The defendant’s argument that the plaintiff could have prevented the expiration of the approvals by applying for a building permit or by seeking an extension of time from the commission is not persuasive. Building permits and extensions of time are also limited in duration. They certainly may expire prior to the conclusion of protracted litigation between parties. Further, as conceded by the defendant at oral argument before this court, the commission has the discretion to approve or deny such a request. If approved, the defendant, as did the plaintiff in Fromer, could appeal from the commission’s decision, which action would cause even more time to elapse. Thus, “[t]he obvious remedy is to toll the one year duration of the permit until all appeals are decided.” Fromer v. Two Hundred Post Associates, supra, 32 Conn. App. 807.
“The regulatory process is not designed to be a spider’s web, snaring one who follows all the regulations and statutes, obtains all the necessary permits, and successfully defends a series of appeals, but then loses his right to proceed because the passage of time has *376caused the permits to expire.” Id., 811. Under the particular circumstances of this case, we conclude that the time limitation in § 118-1110 (C) (5) of the regulations is tolled until all litigation is completed.
The judgment is affirmed.
In this opinion the other judges concurred.

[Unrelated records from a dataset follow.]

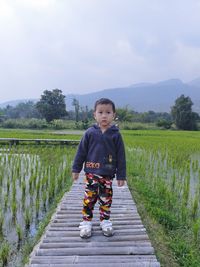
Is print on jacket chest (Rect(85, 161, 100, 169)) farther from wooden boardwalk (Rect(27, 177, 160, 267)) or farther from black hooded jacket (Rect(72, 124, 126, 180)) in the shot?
wooden boardwalk (Rect(27, 177, 160, 267))

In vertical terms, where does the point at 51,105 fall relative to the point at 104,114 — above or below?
above

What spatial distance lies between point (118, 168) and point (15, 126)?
3189cm

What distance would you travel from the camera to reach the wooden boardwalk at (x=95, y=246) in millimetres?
2330

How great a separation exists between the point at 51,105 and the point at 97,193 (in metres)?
37.2

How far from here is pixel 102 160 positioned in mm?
2812

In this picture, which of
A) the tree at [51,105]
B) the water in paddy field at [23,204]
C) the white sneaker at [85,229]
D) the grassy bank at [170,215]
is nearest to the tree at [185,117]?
the tree at [51,105]

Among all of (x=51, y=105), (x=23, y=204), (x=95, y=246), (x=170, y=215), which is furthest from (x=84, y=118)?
(x=95, y=246)

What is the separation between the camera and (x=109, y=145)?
281 cm

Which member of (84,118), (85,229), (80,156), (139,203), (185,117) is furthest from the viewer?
(84,118)

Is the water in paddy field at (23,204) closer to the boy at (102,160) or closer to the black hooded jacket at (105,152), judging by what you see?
the boy at (102,160)

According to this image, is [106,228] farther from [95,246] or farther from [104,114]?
[104,114]

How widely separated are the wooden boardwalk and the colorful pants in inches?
6.6

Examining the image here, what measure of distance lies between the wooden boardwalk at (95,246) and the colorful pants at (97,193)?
17 centimetres

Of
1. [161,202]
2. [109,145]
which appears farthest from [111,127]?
[161,202]
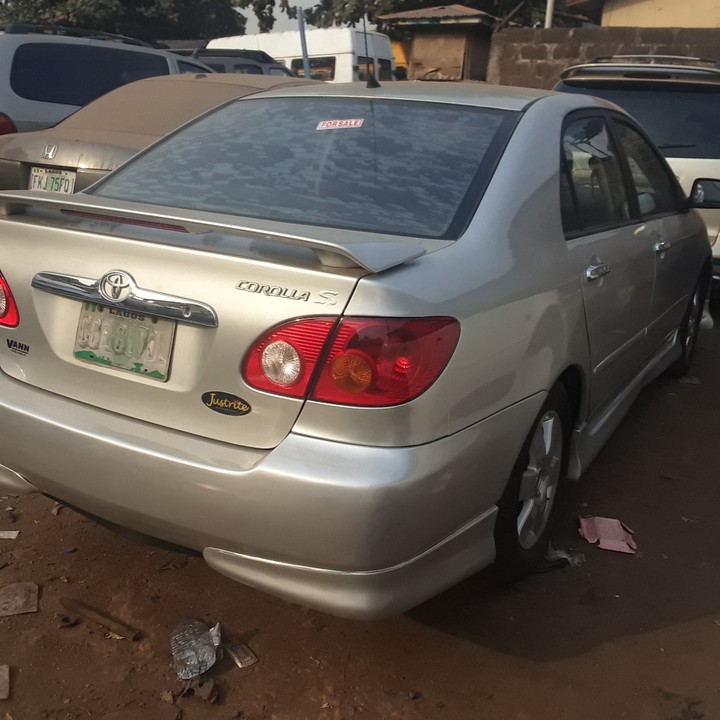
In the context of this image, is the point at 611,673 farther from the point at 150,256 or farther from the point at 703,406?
the point at 703,406

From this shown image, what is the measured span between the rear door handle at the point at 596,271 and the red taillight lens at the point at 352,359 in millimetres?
1035

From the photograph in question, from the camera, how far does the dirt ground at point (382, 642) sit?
2.32 metres

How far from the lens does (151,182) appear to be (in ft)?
9.80

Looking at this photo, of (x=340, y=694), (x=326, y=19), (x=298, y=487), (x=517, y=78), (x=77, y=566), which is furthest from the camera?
(x=326, y=19)

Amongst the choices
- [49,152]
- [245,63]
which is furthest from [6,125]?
[245,63]

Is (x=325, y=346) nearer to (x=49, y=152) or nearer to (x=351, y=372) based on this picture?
(x=351, y=372)

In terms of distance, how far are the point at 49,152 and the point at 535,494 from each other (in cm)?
391

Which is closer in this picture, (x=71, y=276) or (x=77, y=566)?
(x=71, y=276)

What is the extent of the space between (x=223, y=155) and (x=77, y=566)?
1.51m

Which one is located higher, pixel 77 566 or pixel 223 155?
pixel 223 155

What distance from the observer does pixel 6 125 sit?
6.63 metres

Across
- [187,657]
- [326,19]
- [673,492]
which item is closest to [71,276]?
[187,657]

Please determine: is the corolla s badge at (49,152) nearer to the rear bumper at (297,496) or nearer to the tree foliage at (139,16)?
the rear bumper at (297,496)

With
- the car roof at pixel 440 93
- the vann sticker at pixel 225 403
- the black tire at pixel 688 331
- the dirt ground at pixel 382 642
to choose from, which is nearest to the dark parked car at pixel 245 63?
the black tire at pixel 688 331
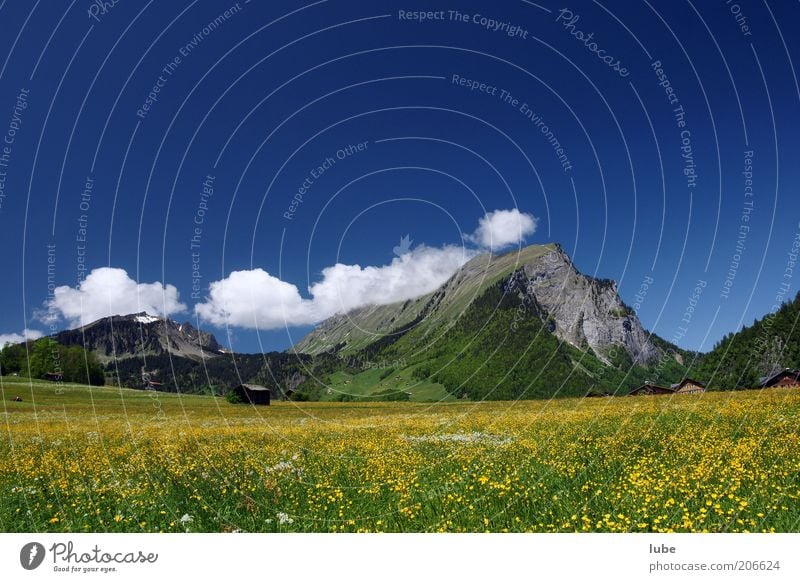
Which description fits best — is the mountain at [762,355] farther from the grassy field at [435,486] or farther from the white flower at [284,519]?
the white flower at [284,519]

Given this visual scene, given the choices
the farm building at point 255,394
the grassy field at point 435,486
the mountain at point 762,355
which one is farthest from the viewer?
the farm building at point 255,394

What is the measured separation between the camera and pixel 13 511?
7.62 metres

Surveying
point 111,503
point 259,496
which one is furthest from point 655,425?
point 111,503
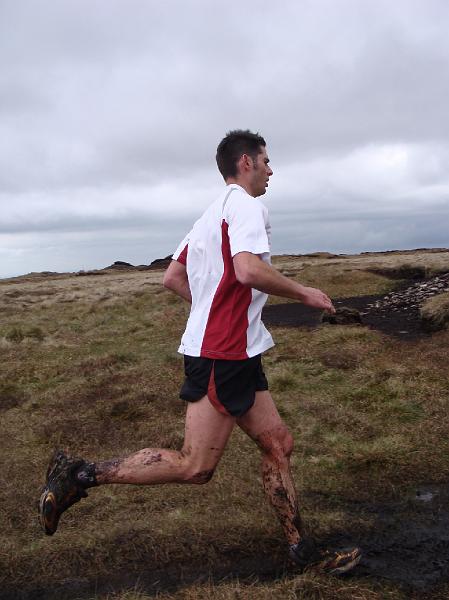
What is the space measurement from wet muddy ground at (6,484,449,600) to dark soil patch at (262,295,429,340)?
846 cm

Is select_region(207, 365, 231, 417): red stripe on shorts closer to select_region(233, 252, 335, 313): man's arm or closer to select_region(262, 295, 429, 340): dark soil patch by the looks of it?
select_region(233, 252, 335, 313): man's arm

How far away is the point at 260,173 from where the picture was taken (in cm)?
508

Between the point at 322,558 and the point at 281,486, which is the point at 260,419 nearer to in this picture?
the point at 281,486

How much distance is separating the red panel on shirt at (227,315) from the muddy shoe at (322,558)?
5.98 feet

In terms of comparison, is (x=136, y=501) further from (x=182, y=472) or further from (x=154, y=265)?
(x=154, y=265)

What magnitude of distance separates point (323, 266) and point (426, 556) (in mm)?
25554

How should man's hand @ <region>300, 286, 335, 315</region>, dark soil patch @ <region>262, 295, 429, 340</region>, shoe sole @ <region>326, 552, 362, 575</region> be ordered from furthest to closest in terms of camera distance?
dark soil patch @ <region>262, 295, 429, 340</region> < shoe sole @ <region>326, 552, 362, 575</region> < man's hand @ <region>300, 286, 335, 315</region>

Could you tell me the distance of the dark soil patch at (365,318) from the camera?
14711mm

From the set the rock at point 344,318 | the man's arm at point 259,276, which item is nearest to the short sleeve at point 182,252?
the man's arm at point 259,276

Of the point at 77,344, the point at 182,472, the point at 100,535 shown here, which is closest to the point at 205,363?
the point at 182,472

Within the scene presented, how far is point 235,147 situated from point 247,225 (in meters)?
0.95

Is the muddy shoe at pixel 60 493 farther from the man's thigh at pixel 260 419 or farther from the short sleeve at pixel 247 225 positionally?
the short sleeve at pixel 247 225

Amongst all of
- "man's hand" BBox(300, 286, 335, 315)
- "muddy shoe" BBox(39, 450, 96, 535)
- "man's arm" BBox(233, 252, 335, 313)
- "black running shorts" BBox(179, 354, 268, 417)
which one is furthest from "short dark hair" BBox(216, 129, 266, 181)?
"muddy shoe" BBox(39, 450, 96, 535)

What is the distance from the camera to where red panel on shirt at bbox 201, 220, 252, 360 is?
4727 mm
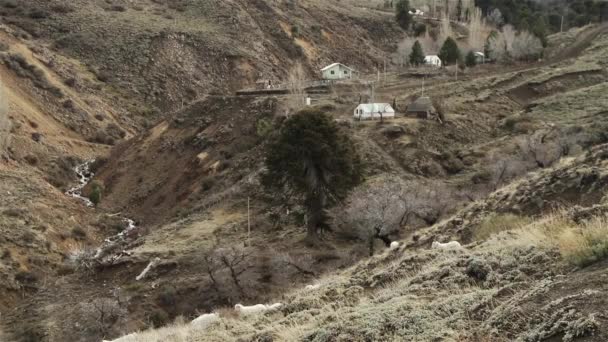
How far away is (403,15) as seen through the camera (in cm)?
10075

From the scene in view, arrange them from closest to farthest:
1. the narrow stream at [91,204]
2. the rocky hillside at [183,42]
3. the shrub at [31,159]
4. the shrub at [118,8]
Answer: the narrow stream at [91,204] < the shrub at [31,159] < the rocky hillside at [183,42] < the shrub at [118,8]

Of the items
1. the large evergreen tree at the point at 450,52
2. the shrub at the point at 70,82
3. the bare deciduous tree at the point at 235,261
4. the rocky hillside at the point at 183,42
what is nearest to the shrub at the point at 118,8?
the rocky hillside at the point at 183,42

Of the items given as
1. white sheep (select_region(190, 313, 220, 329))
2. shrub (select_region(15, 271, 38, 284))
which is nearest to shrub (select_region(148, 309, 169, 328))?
shrub (select_region(15, 271, 38, 284))

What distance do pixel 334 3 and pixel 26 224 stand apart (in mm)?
78282

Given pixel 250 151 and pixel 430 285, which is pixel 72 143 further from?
pixel 430 285

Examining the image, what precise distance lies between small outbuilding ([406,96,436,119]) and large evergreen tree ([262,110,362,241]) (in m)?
16.5

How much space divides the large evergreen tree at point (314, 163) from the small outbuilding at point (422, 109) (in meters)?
16.5

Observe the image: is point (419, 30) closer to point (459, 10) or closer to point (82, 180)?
point (459, 10)

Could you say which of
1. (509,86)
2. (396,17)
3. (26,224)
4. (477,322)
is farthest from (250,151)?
(396,17)

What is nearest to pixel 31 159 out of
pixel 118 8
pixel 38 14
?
pixel 38 14

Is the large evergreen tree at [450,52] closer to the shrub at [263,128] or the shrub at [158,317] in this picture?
the shrub at [263,128]

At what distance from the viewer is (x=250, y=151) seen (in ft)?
147

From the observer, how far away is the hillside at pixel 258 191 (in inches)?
395

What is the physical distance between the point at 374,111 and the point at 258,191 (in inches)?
510
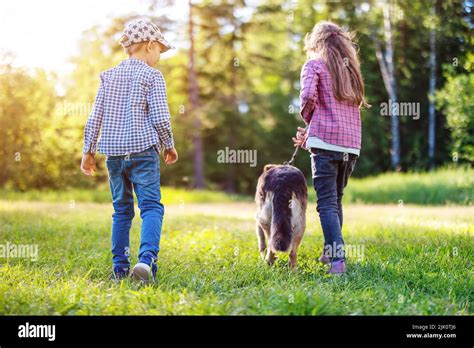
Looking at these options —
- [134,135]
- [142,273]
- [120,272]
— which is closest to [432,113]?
[134,135]

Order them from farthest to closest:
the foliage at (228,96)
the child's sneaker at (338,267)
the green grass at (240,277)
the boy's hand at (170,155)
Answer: the foliage at (228,96)
the child's sneaker at (338,267)
the boy's hand at (170,155)
the green grass at (240,277)

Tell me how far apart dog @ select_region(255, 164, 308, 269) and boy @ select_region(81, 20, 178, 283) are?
880 mm

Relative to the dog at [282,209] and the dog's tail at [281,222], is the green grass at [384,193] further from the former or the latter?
the dog's tail at [281,222]

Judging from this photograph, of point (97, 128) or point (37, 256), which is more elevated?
point (97, 128)

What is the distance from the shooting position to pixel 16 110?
1356cm

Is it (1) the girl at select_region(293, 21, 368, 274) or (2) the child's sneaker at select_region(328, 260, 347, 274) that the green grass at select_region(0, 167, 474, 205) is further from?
(2) the child's sneaker at select_region(328, 260, 347, 274)

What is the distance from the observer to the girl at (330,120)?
3.99 meters

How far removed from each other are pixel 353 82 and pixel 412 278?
1593 mm

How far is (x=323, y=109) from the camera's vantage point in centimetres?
406

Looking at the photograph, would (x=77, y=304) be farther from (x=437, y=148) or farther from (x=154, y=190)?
(x=437, y=148)

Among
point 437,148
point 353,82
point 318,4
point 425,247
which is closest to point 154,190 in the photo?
point 353,82

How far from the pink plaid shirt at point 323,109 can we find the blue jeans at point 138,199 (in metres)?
1.25

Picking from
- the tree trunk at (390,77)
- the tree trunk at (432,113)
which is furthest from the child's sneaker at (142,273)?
the tree trunk at (390,77)

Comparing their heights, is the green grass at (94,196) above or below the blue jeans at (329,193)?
below
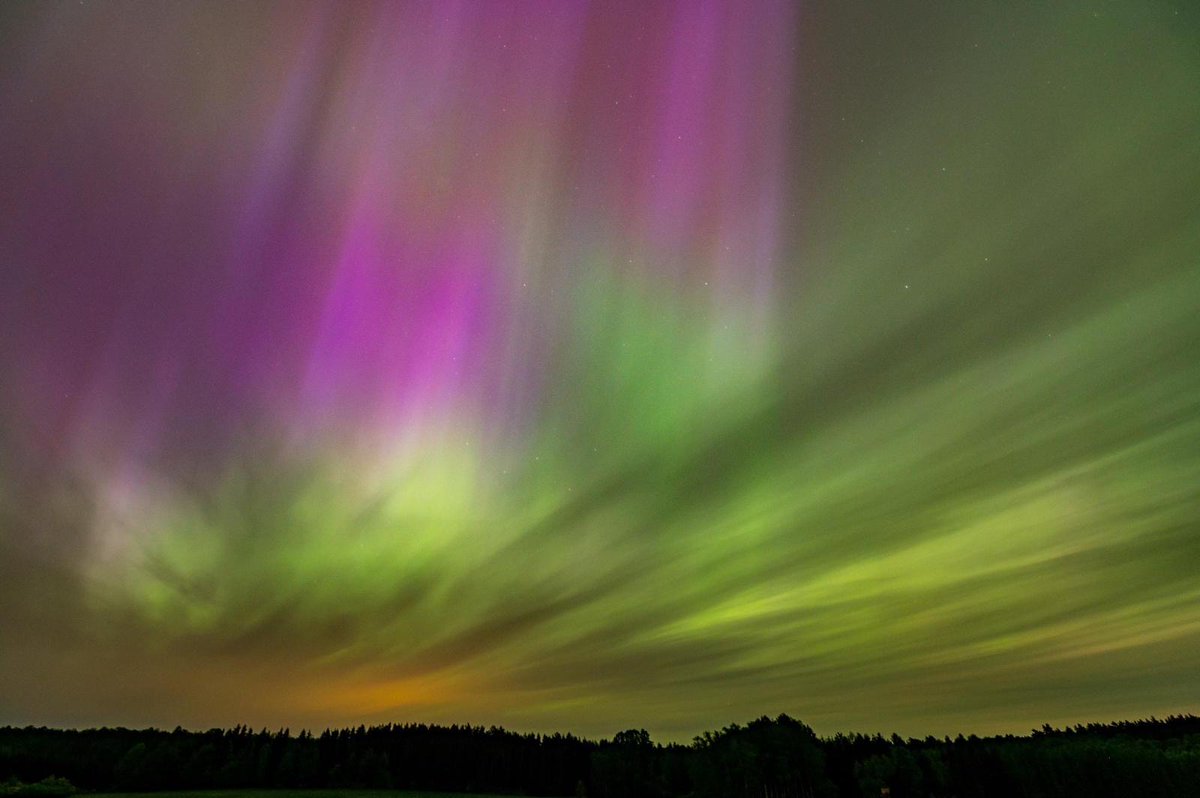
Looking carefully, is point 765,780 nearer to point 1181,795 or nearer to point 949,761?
point 949,761

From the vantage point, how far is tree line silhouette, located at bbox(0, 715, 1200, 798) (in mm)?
121812

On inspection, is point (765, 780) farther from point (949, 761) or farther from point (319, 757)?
point (319, 757)

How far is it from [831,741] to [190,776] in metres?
179

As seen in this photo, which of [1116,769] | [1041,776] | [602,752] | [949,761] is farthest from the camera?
[602,752]

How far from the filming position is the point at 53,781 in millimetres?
128875

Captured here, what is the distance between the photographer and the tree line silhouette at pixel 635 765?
121812mm

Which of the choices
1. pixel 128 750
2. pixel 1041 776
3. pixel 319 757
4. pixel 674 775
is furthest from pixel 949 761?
pixel 128 750

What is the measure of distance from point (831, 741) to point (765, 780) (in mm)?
71747

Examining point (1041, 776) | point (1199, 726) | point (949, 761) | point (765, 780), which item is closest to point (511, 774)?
point (765, 780)

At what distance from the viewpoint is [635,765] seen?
17088 centimetres

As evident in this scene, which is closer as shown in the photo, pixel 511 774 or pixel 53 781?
pixel 53 781

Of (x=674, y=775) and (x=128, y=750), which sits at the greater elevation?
(x=128, y=750)

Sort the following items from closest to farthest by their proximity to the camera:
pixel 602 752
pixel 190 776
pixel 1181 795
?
pixel 1181 795
pixel 190 776
pixel 602 752

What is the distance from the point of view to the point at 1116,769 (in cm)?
11625
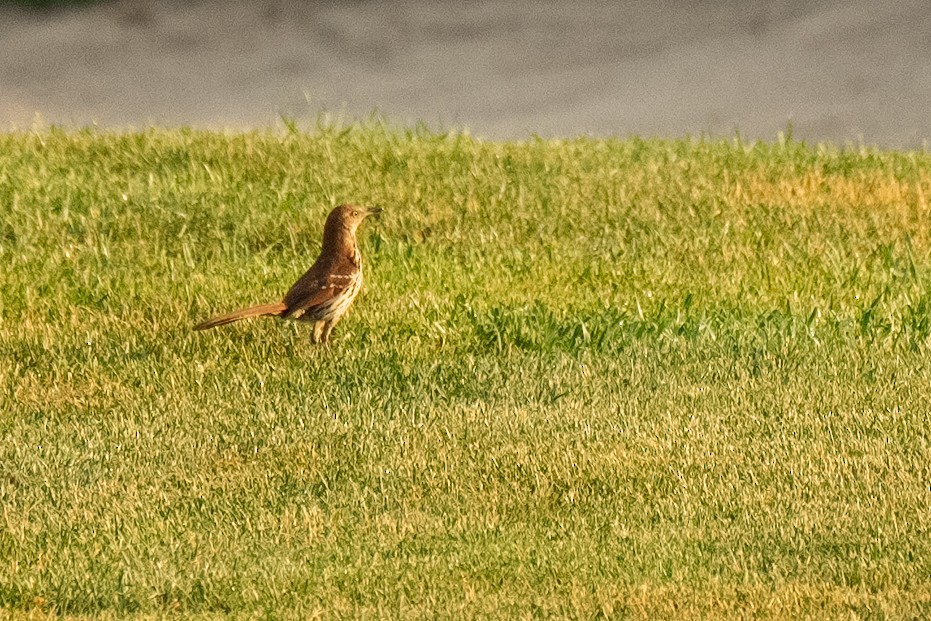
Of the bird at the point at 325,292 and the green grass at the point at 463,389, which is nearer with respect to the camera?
the green grass at the point at 463,389

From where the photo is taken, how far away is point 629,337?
397 inches

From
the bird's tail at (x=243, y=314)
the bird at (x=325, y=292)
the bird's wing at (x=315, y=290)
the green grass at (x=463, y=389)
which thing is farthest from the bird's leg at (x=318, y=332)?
the bird's tail at (x=243, y=314)

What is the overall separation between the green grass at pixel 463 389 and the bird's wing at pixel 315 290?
0.44 meters

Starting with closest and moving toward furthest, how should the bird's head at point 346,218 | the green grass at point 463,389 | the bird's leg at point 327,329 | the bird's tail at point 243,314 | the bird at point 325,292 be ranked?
the green grass at point 463,389 < the bird's tail at point 243,314 < the bird at point 325,292 < the bird's leg at point 327,329 < the bird's head at point 346,218

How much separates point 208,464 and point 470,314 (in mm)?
2914

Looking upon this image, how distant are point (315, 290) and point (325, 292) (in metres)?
0.06

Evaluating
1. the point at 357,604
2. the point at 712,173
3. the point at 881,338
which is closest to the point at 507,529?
the point at 357,604

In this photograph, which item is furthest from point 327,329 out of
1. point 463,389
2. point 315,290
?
point 463,389

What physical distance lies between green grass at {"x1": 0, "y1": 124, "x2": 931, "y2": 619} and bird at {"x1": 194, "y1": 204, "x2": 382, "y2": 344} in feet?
1.16

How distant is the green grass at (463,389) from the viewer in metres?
6.38

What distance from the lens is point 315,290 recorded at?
9.27 meters

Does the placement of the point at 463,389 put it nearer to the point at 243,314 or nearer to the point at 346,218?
the point at 243,314

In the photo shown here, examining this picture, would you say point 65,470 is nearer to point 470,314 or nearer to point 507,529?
point 507,529

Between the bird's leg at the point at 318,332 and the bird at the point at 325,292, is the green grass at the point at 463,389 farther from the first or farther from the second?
the bird at the point at 325,292
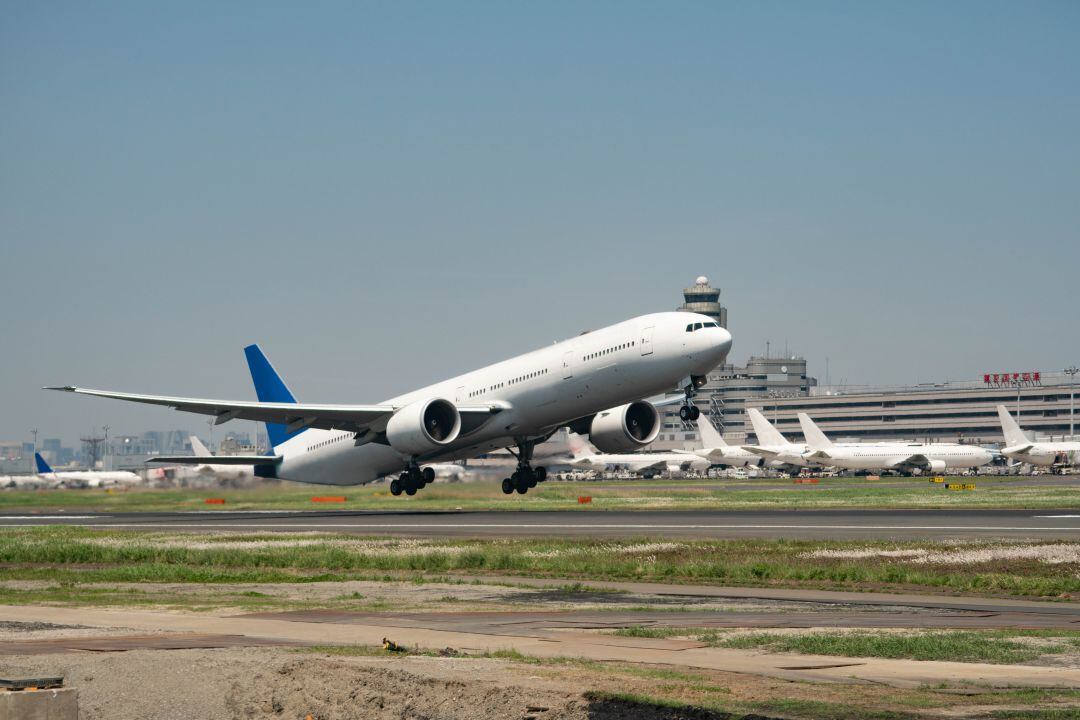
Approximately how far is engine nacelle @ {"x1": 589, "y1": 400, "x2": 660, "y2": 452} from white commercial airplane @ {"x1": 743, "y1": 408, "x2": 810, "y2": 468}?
3144 inches

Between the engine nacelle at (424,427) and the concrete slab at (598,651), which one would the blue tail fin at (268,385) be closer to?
the engine nacelle at (424,427)

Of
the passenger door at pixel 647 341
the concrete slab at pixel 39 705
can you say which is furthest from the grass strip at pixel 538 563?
the concrete slab at pixel 39 705

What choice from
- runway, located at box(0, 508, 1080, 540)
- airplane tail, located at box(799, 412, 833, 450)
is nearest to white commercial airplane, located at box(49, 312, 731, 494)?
runway, located at box(0, 508, 1080, 540)

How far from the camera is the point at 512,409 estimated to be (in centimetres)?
5731

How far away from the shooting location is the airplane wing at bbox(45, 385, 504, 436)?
57375mm

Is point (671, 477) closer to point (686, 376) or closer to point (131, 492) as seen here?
point (131, 492)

 Section 118-1110 (C) (5) of the Norwalk building zone regulations provides: “Coastal site plan review approval of any building, use or structure for which a building permit has not been issued within one (1) year from the effective date shall become null and void, unless an extension of time is applied for and granted by the Commission.”

 The additional parking is a prerequisite for the expansion because § 118-1220 (C) (18) (a) of the regulations requires one parking space per mooring or dock space. See Dean v. Zoning Commission, 96 Conn. App. 561, 563 n.1, 901 A.2d 681, cert. denied, 280 Conn. 937, 910 A.2d 217 (2006).

 Dean is not a plaintiff in the present action.

 The third count of the plaintiffs complaint, which sought damages, was withdrawn at the time of trial.

 The seventh count of the defendant’s counterclaim, which sought damages for alleged drainage problems on the defendant’s property caused by the plaintiffs use of its property, was withdrawn at the time of trial.

 We note that the defendant incorrectly stated that all construction had to be completed within one year of the effective date of the approvals. Section 118-1110 (C) (5) of the regulations provides that an approval becomes null and void if a building permit has not been issued within one year from the effective date of that approval, unless an extension of time is granted by the commission. See footnote 1 of this opinion.